Matinée d'enfants costumés.

Dès que la reine est proclamée, les vivat retentissent; on agite les bannières, on entonne les hymnes et les chansons; puis le grand maître des cérémonies annonce que le cortège royal est prêt et que l'heure est venue de montrer Sa Majesté par la ville. Sa Majesté ne se fait pas prier; parée de fleurs et vêtue de sa robe des dimanches, elle monte dans sa... charrette de blanchisseuse; et aussitôt sa cour, ses dames d'honneur, ses grands officiers, ses sujets et ses sujettes la suivent, promenés comme elle dans leur équipage naturel; c'est véritablement ce qu'on peut appeler une reine et une cour populaires; aussi Sa Majesté ne dure-t-elle qu'un jour; si son pouvoir s'étendait au delà de vingt-quatre heures, il va sans dire qu'elle finirait par se dépopulariser, comme tant d'autres, et par prendre des airs absolus; les haines et les querelles éclateraient dans le royaume des blanchisseuses.

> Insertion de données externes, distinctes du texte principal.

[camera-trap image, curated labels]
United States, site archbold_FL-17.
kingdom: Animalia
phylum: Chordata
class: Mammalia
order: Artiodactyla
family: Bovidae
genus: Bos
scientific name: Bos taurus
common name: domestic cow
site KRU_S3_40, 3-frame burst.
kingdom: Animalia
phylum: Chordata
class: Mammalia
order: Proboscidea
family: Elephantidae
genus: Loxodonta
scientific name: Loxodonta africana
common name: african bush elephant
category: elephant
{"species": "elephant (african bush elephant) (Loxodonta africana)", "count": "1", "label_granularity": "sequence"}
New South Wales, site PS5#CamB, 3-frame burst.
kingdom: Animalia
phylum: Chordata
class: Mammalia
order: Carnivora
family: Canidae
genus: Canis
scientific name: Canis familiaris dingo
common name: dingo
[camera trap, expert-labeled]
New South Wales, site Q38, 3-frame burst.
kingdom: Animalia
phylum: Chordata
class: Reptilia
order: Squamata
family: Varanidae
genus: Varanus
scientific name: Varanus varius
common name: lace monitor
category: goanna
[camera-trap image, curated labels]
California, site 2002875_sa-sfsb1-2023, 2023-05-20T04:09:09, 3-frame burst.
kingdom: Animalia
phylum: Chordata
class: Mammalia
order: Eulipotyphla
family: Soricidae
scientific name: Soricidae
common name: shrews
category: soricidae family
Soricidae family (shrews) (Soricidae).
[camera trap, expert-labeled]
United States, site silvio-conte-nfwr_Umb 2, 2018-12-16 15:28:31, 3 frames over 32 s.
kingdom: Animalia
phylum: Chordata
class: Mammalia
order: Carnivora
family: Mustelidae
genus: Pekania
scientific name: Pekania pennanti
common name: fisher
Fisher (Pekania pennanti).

Dieu! quelle anarchie dans le pli des chemises et le savonnage des bonnets et des collerettes! La charte des blanchisseuses a donc montré de la sagesse en bornant la royauté à un seul jour, qui s'appelle le jeudi de la mi-carême; mais si son autorité est éphémère, elle est du moins joyeuse, et exempte de tous soucis et de tous combats. Tant que le jour dure, la reine est saluée par les acclamations des passants et entourée de l'amour de ses sujets, et le soir elle finit gaiement son règne à la Courtille, et abdique sans remords et sans crainte, après un bon repas... Si Sa Majesté a fait quelque tache à son manteau royal, elle a du moins l'avantage de pouvoir le blanchir et le repasser elle-même.

Il y a longtemps qu'on l'a dit: il n'y a plus d'enfants; j'ai vu l'autre jour un marmot qui fumait un cigare avec l'aplomb d'un tambour-major; et hier, chez madame de C..., une petite fille de dix ans dansait la polka avec la coquetterie et la vivacité d'une lionne expérimentée; c'est que nous avons aussi des bals d'enfants; pourquoi ces chers petits ne danseraient-ils pas, en effet? La danse sied surtout à leurs fraîches couleurs, à leur vif et limpide regard, à leur humeur rieuse et légère. Quoi! nous voyons des barbes grises et des crânes chauves se donner des passe-temps d'Adonis et de zéphyrs, et nous refuserions cette joie à tous ces chers amours à peine éclos? Le bal d'enfants commence donc à devenir à la mode; il y en a eu plusieurs cet hiver, un chez madame la comtesse de P..., un autre chez la baronne D..., un troisième chez M. le prince de S... Dans ces nuits enfantines, madame de C..., dont nous parlions tout à l'heure, a obtenu le prix de l'élégance et de l'originalité; les billets d'invitation, écrits au nom des deux petites filles de madame de C... anges gracieux et blonds, étaient, ainsi conçus: «Lucile et Armand de C... priant leurs amis et leurs amies A, B, C, D, E, F, G, H, I, J, K, L, M, N, O, P, Q, R, S, T, U, V, X, Y, Z, de leur faire le plaisir de venir passer la soirée chez eux, mardi prochain, 11 mars 1844.

«On est libre d'apporter son papa et sa maman.

«Les bonnes seront déposées dans l'antichambre, pour moucher.